Matchmaker
I have encountered several images of God that have grown as my faith life has evolved. God is Father. God is Wish-granter. God is Judge. God is Lover. God is Supriser. And fairly recently, I’ve come to think of God as a matchmaker.
Matchmakers were traditionally employed to bring two people together for the purpose of marriage. In an age where dating apps and matchmaking sites were not yet invented, the matchmaker was held in high esteem as his job was to combine two families and set people up for life. My mother often cites the superstition that if one was able to match (in a non-professional capacity) at least three couples, one gets a sure ticket to heaven. Apparently, helping someone find true love is serious heavenly business.
But when I think of God as matchmaker, I do not think of romantic love specifically. I think of all different kinds of true love – one that includes family, friends, co-workers and basically members of one’s community. When I think of God as matchmaker I imagine him in a busy train station, looking down at the millions of human beings on the earth and plotting – making sure that the trains do not collide but that one soul from one route meets a soulmate from another route and they find each other, sitting together for the duration of the train ride.

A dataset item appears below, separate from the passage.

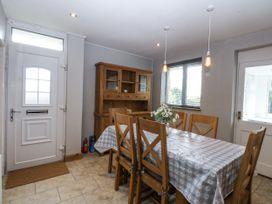 A dining room with a table and chairs at 1 Maes Y Ffynnon in Llandegfan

When I look at the people in my life and the manner and time in which I encountered them, I am in awe at the perfect timing of it all. What if I’d never sat next to this friend in high school? Or never worked with that colleague on a project? What if I’d never met this student in my class? Or was never assigned to this department in school? How differently my life would have turned out if I’d never opened up to this friend or refused to show vulnerability to that one. Relationships are built over seemingly small encounters that can be so easily overlooked and taken for granted. A lot like what happens when we come and go at train stations.
Over the years, I’ve come to realize that life isn’t so much about achievement and legacy but about relationship and love. And that soulmates aren’t so much about one romantic partner but about several souls that journey with us throughout life. If we are open and attuned to God’s gentle prodding and little hints, we will find that there is nothing accidental about the people we meet and love, not even the ones who must continue their journeys without us. That makes partings easier to bear, I think. Because I know that with God, no goodbyes are ever final.